Bacaan →
Dulu,
siapalah kita. Jangankan sholat lima waktu, panggilan adzan aja mungkin tak
pernah kita hiraukan. Memikirkan akhirat ? ah, apalagi soal yang satu itu. Memikirkan
dunia dan segala urusannya saja udah ribet. Lagipula kan masih muda, umur masih
panjang, taatnya entar entaran aja. Nanti kalau udah tuaan dikit.
Dulu,
siapalah kita. Jangankan kepikiran memikirkan kemashlatan umat, untuk
memikirkan diri sendiri saja sudah menyita banyak waktu dan menguras kinerja
otak. Urusan sendiri saja menumpuk, ngapain harus mikirin orang lain ? mending
fokus sendiri saja ngurus kehidupan pribadi. Toh kesuksesan kedepanpun
tergantung usaha kita hari ini. Lagipula, untuk apa mikirin orang lain ? gak
penting juga. Mending urus diri masing masing saja. Lebih jelas .
Dulu,
siapalah kita. Kepikirian untuk taat mah ada, tapi realisasi nya yang tak ada. Yang
penting gak nakal, berbakti sama orang tua, jadi anak baik. Ya . mungkin gitu. Urusan
taat mah ntaran aja, yang penting baik. Udh itu.
Saya
rasa, sebagian besar begitulah potret kita sebelum kita mengenal islam secara
rinci. Bahkan lebih jauh dari itu, tepatnya begitulah kita sebelum kita
mengenal mereka, sosok sang penuntun hidayah yang telah Allah sediakan , Murobbi
kita. Figur tangguh yang telah merangkul kita sejauh ini , bahkan sampai hari
ini.
Jika kita pikirkan kembali, Siapa yang
mengira kita bisa sampai sejauh ini ? Seseingin ini menebar kebaikan ? Sebegitu
getol menambah banyak kafaah keislaman ? Seserius itu Memikirkan umat dan
akhirat ? Apa semuanya instan terjadi murni karena diri kita sendiri ? Karena
kita yang menginginkannya ?
Ya.
Kurasa memang kitalah yang menginginkan melakukan itu semua. Persoalannya bukan hanya tentang keinginan
kita saja. Tapi tentang nutrisi yang hadir untuk “menghadirkan keinginan” kita
itu. Asupan nutrisi ruhani yang terus disuplai oleh guru guru kita, murobbi
murobbi kita .

Tugas A →
Temukan semua baris dalam entri yang mengandung kata "nearer", lalu salin baris-baris tersebut.

(Entri koleksi)
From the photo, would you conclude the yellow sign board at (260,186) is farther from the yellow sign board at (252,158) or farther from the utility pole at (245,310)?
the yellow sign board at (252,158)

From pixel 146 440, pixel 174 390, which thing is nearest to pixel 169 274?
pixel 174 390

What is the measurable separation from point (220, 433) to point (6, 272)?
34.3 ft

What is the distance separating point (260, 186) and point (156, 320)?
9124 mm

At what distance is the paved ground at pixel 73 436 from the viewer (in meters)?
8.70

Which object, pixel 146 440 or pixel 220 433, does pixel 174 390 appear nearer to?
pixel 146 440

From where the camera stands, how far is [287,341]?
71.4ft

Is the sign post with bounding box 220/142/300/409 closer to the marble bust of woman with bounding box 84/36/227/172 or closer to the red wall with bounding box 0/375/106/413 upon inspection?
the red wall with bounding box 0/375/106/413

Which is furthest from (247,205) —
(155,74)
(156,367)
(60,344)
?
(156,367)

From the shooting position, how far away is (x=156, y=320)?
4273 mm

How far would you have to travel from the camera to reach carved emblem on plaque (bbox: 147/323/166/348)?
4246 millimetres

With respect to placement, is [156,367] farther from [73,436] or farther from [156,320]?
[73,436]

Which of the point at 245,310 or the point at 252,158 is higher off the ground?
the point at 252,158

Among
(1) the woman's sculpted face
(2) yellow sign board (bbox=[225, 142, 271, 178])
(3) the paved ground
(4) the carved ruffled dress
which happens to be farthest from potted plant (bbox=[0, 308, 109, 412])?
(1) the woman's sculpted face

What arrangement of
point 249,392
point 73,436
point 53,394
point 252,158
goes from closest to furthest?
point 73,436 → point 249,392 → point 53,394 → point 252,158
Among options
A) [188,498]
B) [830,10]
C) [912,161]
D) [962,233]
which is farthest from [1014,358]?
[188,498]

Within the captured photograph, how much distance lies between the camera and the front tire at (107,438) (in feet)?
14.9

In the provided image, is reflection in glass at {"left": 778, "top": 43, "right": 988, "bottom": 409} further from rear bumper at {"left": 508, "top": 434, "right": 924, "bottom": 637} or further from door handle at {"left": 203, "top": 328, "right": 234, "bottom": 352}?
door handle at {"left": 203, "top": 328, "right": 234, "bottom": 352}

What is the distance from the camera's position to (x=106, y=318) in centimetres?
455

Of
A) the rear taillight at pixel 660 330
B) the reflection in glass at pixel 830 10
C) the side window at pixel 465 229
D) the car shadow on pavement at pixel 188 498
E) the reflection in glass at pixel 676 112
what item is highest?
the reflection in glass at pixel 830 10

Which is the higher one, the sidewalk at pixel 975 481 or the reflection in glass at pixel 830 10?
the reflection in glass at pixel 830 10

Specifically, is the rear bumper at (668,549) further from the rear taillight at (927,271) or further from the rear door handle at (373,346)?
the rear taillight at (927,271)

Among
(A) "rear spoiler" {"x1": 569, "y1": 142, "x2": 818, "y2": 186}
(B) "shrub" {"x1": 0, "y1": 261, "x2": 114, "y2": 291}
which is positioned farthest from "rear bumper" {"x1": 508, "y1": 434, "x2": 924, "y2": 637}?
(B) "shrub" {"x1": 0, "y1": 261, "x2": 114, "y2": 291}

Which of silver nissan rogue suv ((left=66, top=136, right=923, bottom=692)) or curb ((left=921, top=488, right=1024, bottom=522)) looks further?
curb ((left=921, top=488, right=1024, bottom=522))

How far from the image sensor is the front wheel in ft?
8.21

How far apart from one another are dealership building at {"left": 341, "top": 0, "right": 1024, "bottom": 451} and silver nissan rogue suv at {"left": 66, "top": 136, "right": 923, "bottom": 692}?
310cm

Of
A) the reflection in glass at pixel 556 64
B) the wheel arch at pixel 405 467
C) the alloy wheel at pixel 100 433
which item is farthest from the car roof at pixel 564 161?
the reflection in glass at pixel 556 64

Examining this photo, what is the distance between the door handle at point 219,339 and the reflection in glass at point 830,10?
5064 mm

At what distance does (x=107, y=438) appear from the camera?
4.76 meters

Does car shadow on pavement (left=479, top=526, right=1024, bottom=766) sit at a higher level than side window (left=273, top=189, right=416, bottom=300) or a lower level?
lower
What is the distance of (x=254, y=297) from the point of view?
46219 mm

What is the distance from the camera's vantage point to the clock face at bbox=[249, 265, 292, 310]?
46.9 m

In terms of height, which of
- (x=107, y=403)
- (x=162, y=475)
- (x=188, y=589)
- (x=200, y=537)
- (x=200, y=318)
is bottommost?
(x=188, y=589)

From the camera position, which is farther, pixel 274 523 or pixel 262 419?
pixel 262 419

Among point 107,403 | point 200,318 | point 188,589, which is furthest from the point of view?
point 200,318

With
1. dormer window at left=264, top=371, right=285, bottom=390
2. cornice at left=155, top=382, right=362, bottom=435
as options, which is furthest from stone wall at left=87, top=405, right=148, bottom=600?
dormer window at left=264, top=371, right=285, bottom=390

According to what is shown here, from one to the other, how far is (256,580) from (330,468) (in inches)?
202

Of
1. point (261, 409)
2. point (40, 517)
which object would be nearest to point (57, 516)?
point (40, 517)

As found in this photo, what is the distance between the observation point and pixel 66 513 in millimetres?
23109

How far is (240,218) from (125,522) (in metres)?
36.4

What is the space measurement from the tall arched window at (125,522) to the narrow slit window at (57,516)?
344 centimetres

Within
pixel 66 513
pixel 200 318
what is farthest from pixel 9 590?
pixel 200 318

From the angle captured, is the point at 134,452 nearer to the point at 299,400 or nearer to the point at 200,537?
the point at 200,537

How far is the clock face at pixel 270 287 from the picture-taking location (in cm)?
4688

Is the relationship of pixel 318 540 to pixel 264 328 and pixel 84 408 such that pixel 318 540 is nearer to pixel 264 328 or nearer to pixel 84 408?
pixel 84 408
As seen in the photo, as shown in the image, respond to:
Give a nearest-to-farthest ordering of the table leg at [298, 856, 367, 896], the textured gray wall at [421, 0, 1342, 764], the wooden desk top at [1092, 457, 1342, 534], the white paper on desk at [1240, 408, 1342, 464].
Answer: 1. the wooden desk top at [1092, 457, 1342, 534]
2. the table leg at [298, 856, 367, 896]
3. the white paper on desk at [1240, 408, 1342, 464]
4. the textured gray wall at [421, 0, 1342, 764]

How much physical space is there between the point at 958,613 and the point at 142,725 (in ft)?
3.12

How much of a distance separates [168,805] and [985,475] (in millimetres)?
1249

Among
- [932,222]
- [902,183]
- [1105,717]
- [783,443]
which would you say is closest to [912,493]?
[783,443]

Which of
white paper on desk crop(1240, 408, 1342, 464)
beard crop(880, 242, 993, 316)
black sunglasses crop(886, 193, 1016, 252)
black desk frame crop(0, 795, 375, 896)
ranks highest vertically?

Tugas B →
Jawab pertanyaan berikut berdasarkan bacaan.
(i) Panggilan apa yang menurut bacaan mungkin dulu tak pernah kita hiraukan?
(ii) Siapa yang disebut sebagai sosok sang penuntun hidayah yang telah Allah sediakan?
(iii) Siapa yang terus menyuplai asupan nutrisi ruhani?

Jawaban Benar A →
Which object, pixel 146 440 or pixel 220 433, does pixel 174 390 appear nearer to?
From the angle captured, is the point at 134,452 nearer to the point at 299,400 or nearer to the point at 200,537?
Is the relationship of pixel 318 540 to pixel 264 328 and pixel 84 408 such that pixel 318 540 is nearer to pixel 264 328 or nearer to pixel 84 408?

Jawaban Benar B →
(i) Panggilan adzan.
(ii) Murobbi kita.
(iii) Guru-guru kita, murobbi-murobbi kita.